Cathepsin D exacerbates SPARC-driven aggressiveness by limited proteolysis in triple-negative breast cancer

Tumor-specific molecular targets and alternative therapeutic strategies for triple-negative breast cancer (TNBC) are urgently needed. The protease cathepsin D (cath-D) is a marker of poor prognosis in TNBC and a tumor-specific extracellular target for antibody-based therapy. The identification of cath-D substrates is essential for the mechanistic understanding of its role in TNBC and future therapeutic developments. Using degradomic analyses by TAILS, we discovered that the matricellular protein SPARC is a substrate of extracellular cath-D. In vitro, cath-D induced limited proteolysis of SPARC C-terminal extracellular Ca2+ binding domain at acidic pH, leading to the production of SPARC fragments (34-, 27-, 16-, 9-, and 6-kDa). Similarly, cath-D secreted by human TNBC and mouse mammary cancer cells cleaved fibroblast- and cancer-derived SPARC at the tumor pericellular pH. SPARC cleavage also occurred in vivo in TNBC and mouse mammary tumors.
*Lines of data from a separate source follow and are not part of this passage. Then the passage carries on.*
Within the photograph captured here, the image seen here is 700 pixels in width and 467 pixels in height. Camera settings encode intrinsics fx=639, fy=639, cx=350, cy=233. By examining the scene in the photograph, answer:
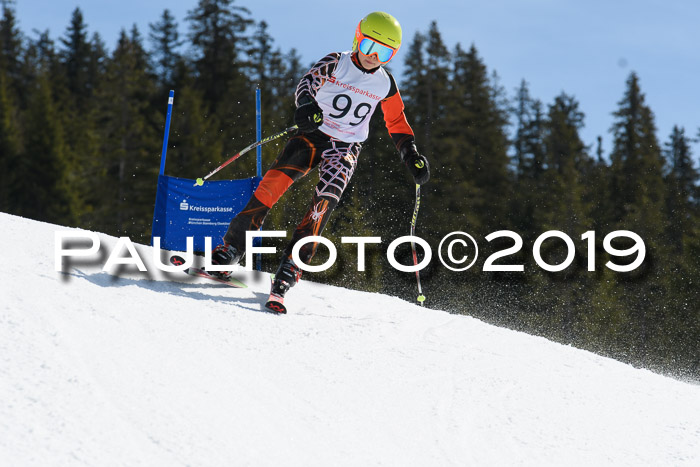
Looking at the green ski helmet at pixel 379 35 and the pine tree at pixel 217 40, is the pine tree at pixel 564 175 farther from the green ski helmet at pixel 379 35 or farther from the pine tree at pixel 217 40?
the green ski helmet at pixel 379 35

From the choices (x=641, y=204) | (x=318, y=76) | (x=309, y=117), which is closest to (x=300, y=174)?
(x=309, y=117)

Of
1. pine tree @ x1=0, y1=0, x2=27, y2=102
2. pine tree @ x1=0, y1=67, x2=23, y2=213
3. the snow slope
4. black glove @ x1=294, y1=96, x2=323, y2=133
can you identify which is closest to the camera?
the snow slope

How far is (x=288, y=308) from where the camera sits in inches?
186

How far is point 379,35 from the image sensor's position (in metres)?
4.67

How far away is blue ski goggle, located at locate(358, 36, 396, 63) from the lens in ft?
15.4

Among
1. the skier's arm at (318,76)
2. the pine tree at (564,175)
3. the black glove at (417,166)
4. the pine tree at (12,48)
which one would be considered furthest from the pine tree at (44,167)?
the skier's arm at (318,76)

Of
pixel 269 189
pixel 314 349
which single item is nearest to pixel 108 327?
pixel 314 349

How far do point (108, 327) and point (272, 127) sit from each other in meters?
27.7

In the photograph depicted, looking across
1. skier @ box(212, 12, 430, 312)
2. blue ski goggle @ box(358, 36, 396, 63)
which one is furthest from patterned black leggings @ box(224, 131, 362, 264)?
blue ski goggle @ box(358, 36, 396, 63)

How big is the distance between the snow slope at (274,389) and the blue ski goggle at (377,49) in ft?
6.41

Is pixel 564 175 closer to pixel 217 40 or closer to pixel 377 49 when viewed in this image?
pixel 217 40

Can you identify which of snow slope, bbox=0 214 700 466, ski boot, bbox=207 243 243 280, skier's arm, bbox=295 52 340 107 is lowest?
snow slope, bbox=0 214 700 466

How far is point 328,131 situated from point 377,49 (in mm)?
715

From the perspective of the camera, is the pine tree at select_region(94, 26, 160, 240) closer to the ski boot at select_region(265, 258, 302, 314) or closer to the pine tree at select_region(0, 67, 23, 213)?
the pine tree at select_region(0, 67, 23, 213)
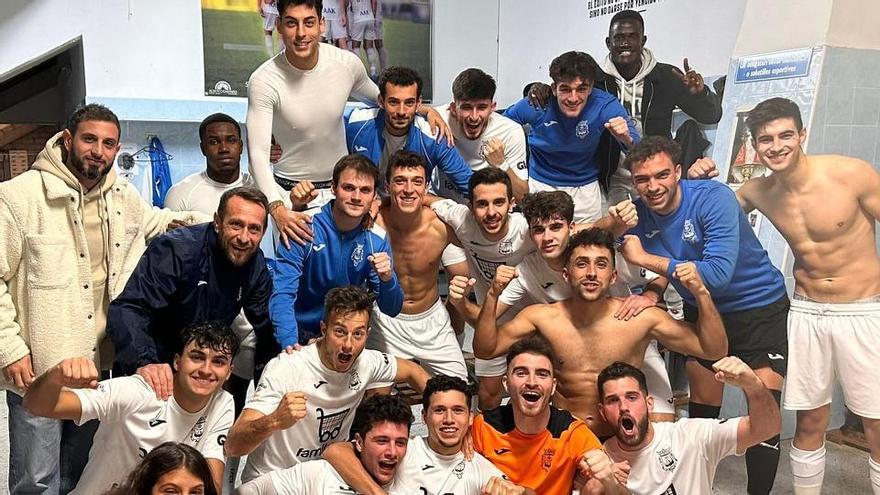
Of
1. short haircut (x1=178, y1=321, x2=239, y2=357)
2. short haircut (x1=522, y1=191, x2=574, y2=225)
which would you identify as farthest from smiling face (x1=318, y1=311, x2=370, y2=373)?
short haircut (x1=522, y1=191, x2=574, y2=225)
Among these fragments, the C-terminal 9-kDa SPARC fragment inhibited MDA-MB-231 TNBC cell adhesion and spreading on fibronectin, and stimulated their migration, endothelial transmigration and invasion more potently than full-length SPARC. These results highlight a novel crosstalk between proteases and matricellular proteins in the TNBC microenvironment through limited proteolysis of SPARC, and reveal that the 9-kDa C-terminal SPARC fragment is an attractive therapeutic target for TNBC. SignificanceWe show that cath-D-mediated limited proteolysis of SPARC promotes its pro-tumor activity in TNBC. Our study will pave the way for the development of strategies for targeting bioactive fragments from matricellular proteins in TNBC.